Written problem. Count the lines in the items below that contain the string "instances", matching case exactly. Reply with the number only.

** begin Data provided **

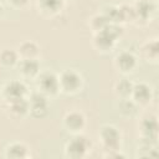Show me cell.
Listing matches in <instances>:
<instances>
[{"label": "cell", "instance_id": "22", "mask_svg": "<svg viewBox=\"0 0 159 159\" xmlns=\"http://www.w3.org/2000/svg\"><path fill=\"white\" fill-rule=\"evenodd\" d=\"M102 14L107 17V20L111 24H122V17H120V10L119 6L116 5H107L102 9Z\"/></svg>", "mask_w": 159, "mask_h": 159}, {"label": "cell", "instance_id": "10", "mask_svg": "<svg viewBox=\"0 0 159 159\" xmlns=\"http://www.w3.org/2000/svg\"><path fill=\"white\" fill-rule=\"evenodd\" d=\"M113 65L119 72L130 73L137 68L138 58L133 52H130L128 50H123L116 55V57L113 60Z\"/></svg>", "mask_w": 159, "mask_h": 159}, {"label": "cell", "instance_id": "17", "mask_svg": "<svg viewBox=\"0 0 159 159\" xmlns=\"http://www.w3.org/2000/svg\"><path fill=\"white\" fill-rule=\"evenodd\" d=\"M17 53L20 58H37V56L40 55V47L36 42L31 41V40H26L22 41L19 46H17Z\"/></svg>", "mask_w": 159, "mask_h": 159}, {"label": "cell", "instance_id": "24", "mask_svg": "<svg viewBox=\"0 0 159 159\" xmlns=\"http://www.w3.org/2000/svg\"><path fill=\"white\" fill-rule=\"evenodd\" d=\"M122 22H135V12L132 4H122L119 5Z\"/></svg>", "mask_w": 159, "mask_h": 159}, {"label": "cell", "instance_id": "14", "mask_svg": "<svg viewBox=\"0 0 159 159\" xmlns=\"http://www.w3.org/2000/svg\"><path fill=\"white\" fill-rule=\"evenodd\" d=\"M16 66L19 68V72L26 78H36L41 70L37 58H20Z\"/></svg>", "mask_w": 159, "mask_h": 159}, {"label": "cell", "instance_id": "29", "mask_svg": "<svg viewBox=\"0 0 159 159\" xmlns=\"http://www.w3.org/2000/svg\"><path fill=\"white\" fill-rule=\"evenodd\" d=\"M1 1H2V0H0V2H1Z\"/></svg>", "mask_w": 159, "mask_h": 159}, {"label": "cell", "instance_id": "13", "mask_svg": "<svg viewBox=\"0 0 159 159\" xmlns=\"http://www.w3.org/2000/svg\"><path fill=\"white\" fill-rule=\"evenodd\" d=\"M139 53H140V57L145 62L153 63V65L158 63V60H159V42H158V39L153 37V39H148L145 42H143L140 45Z\"/></svg>", "mask_w": 159, "mask_h": 159}, {"label": "cell", "instance_id": "11", "mask_svg": "<svg viewBox=\"0 0 159 159\" xmlns=\"http://www.w3.org/2000/svg\"><path fill=\"white\" fill-rule=\"evenodd\" d=\"M130 98L134 101V103L138 107H145L148 106L153 99V89L152 87L145 82H137L133 83Z\"/></svg>", "mask_w": 159, "mask_h": 159}, {"label": "cell", "instance_id": "16", "mask_svg": "<svg viewBox=\"0 0 159 159\" xmlns=\"http://www.w3.org/2000/svg\"><path fill=\"white\" fill-rule=\"evenodd\" d=\"M30 155L29 148L26 144L21 142H14L6 145L5 148V157L9 159H24Z\"/></svg>", "mask_w": 159, "mask_h": 159}, {"label": "cell", "instance_id": "26", "mask_svg": "<svg viewBox=\"0 0 159 159\" xmlns=\"http://www.w3.org/2000/svg\"><path fill=\"white\" fill-rule=\"evenodd\" d=\"M2 14H4V7H2V5H1V2H0V17L2 16Z\"/></svg>", "mask_w": 159, "mask_h": 159}, {"label": "cell", "instance_id": "3", "mask_svg": "<svg viewBox=\"0 0 159 159\" xmlns=\"http://www.w3.org/2000/svg\"><path fill=\"white\" fill-rule=\"evenodd\" d=\"M91 148L92 143L86 135L81 133L73 134V137L66 143L65 155L71 159H82L88 154Z\"/></svg>", "mask_w": 159, "mask_h": 159}, {"label": "cell", "instance_id": "21", "mask_svg": "<svg viewBox=\"0 0 159 159\" xmlns=\"http://www.w3.org/2000/svg\"><path fill=\"white\" fill-rule=\"evenodd\" d=\"M139 107L134 103V101L128 97V98H119L118 103V112L123 117H133L137 113V109Z\"/></svg>", "mask_w": 159, "mask_h": 159}, {"label": "cell", "instance_id": "9", "mask_svg": "<svg viewBox=\"0 0 159 159\" xmlns=\"http://www.w3.org/2000/svg\"><path fill=\"white\" fill-rule=\"evenodd\" d=\"M132 5L135 12V22L145 24L150 21L157 11V1L153 0H135Z\"/></svg>", "mask_w": 159, "mask_h": 159}, {"label": "cell", "instance_id": "20", "mask_svg": "<svg viewBox=\"0 0 159 159\" xmlns=\"http://www.w3.org/2000/svg\"><path fill=\"white\" fill-rule=\"evenodd\" d=\"M132 88H133V82L125 77L118 80L114 83V93L118 98H128L130 97L132 93Z\"/></svg>", "mask_w": 159, "mask_h": 159}, {"label": "cell", "instance_id": "18", "mask_svg": "<svg viewBox=\"0 0 159 159\" xmlns=\"http://www.w3.org/2000/svg\"><path fill=\"white\" fill-rule=\"evenodd\" d=\"M63 2V0H36V6L43 15H55L62 9Z\"/></svg>", "mask_w": 159, "mask_h": 159}, {"label": "cell", "instance_id": "7", "mask_svg": "<svg viewBox=\"0 0 159 159\" xmlns=\"http://www.w3.org/2000/svg\"><path fill=\"white\" fill-rule=\"evenodd\" d=\"M0 96L6 103L19 98H25L27 97V87L21 80H11L0 89Z\"/></svg>", "mask_w": 159, "mask_h": 159}, {"label": "cell", "instance_id": "6", "mask_svg": "<svg viewBox=\"0 0 159 159\" xmlns=\"http://www.w3.org/2000/svg\"><path fill=\"white\" fill-rule=\"evenodd\" d=\"M158 119L154 114H147L140 118L138 123V130L140 134V140H147L149 143L158 144Z\"/></svg>", "mask_w": 159, "mask_h": 159}, {"label": "cell", "instance_id": "5", "mask_svg": "<svg viewBox=\"0 0 159 159\" xmlns=\"http://www.w3.org/2000/svg\"><path fill=\"white\" fill-rule=\"evenodd\" d=\"M36 87L37 91L47 97L56 96L60 92L58 76L50 70L40 71V73L36 76Z\"/></svg>", "mask_w": 159, "mask_h": 159}, {"label": "cell", "instance_id": "4", "mask_svg": "<svg viewBox=\"0 0 159 159\" xmlns=\"http://www.w3.org/2000/svg\"><path fill=\"white\" fill-rule=\"evenodd\" d=\"M99 142L106 152L119 150L122 147V134L119 129L112 124H104L98 132Z\"/></svg>", "mask_w": 159, "mask_h": 159}, {"label": "cell", "instance_id": "12", "mask_svg": "<svg viewBox=\"0 0 159 159\" xmlns=\"http://www.w3.org/2000/svg\"><path fill=\"white\" fill-rule=\"evenodd\" d=\"M63 127L72 134L81 133L86 127V117L80 111H70L63 117Z\"/></svg>", "mask_w": 159, "mask_h": 159}, {"label": "cell", "instance_id": "28", "mask_svg": "<svg viewBox=\"0 0 159 159\" xmlns=\"http://www.w3.org/2000/svg\"><path fill=\"white\" fill-rule=\"evenodd\" d=\"M153 1H157V0H153Z\"/></svg>", "mask_w": 159, "mask_h": 159}, {"label": "cell", "instance_id": "8", "mask_svg": "<svg viewBox=\"0 0 159 159\" xmlns=\"http://www.w3.org/2000/svg\"><path fill=\"white\" fill-rule=\"evenodd\" d=\"M29 101V113L35 117V118H42L47 116L50 106H48V97L41 93L40 91L32 92L30 97L27 98Z\"/></svg>", "mask_w": 159, "mask_h": 159}, {"label": "cell", "instance_id": "27", "mask_svg": "<svg viewBox=\"0 0 159 159\" xmlns=\"http://www.w3.org/2000/svg\"><path fill=\"white\" fill-rule=\"evenodd\" d=\"M63 1H70V0H63Z\"/></svg>", "mask_w": 159, "mask_h": 159}, {"label": "cell", "instance_id": "19", "mask_svg": "<svg viewBox=\"0 0 159 159\" xmlns=\"http://www.w3.org/2000/svg\"><path fill=\"white\" fill-rule=\"evenodd\" d=\"M20 57L16 50L4 48L0 51V65L2 67H14L19 63Z\"/></svg>", "mask_w": 159, "mask_h": 159}, {"label": "cell", "instance_id": "15", "mask_svg": "<svg viewBox=\"0 0 159 159\" xmlns=\"http://www.w3.org/2000/svg\"><path fill=\"white\" fill-rule=\"evenodd\" d=\"M6 109L9 114L14 118H22L29 113V101L27 97L19 98L6 103Z\"/></svg>", "mask_w": 159, "mask_h": 159}, {"label": "cell", "instance_id": "23", "mask_svg": "<svg viewBox=\"0 0 159 159\" xmlns=\"http://www.w3.org/2000/svg\"><path fill=\"white\" fill-rule=\"evenodd\" d=\"M108 24H111V22L107 20V17H106L102 12H99V14L93 15V16L89 19L88 26L92 29V31H93V32H98V31L103 30Z\"/></svg>", "mask_w": 159, "mask_h": 159}, {"label": "cell", "instance_id": "25", "mask_svg": "<svg viewBox=\"0 0 159 159\" xmlns=\"http://www.w3.org/2000/svg\"><path fill=\"white\" fill-rule=\"evenodd\" d=\"M7 1L15 9H24L29 4V0H7Z\"/></svg>", "mask_w": 159, "mask_h": 159}, {"label": "cell", "instance_id": "1", "mask_svg": "<svg viewBox=\"0 0 159 159\" xmlns=\"http://www.w3.org/2000/svg\"><path fill=\"white\" fill-rule=\"evenodd\" d=\"M122 34L123 29L119 24H108L103 30L94 32L93 46L101 52H108L114 47L117 40L122 36Z\"/></svg>", "mask_w": 159, "mask_h": 159}, {"label": "cell", "instance_id": "2", "mask_svg": "<svg viewBox=\"0 0 159 159\" xmlns=\"http://www.w3.org/2000/svg\"><path fill=\"white\" fill-rule=\"evenodd\" d=\"M58 83L61 92L66 94H75L82 89L83 77L78 71L73 68H67L58 75Z\"/></svg>", "mask_w": 159, "mask_h": 159}]
</instances>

** end Data provided **

Result of the task. 3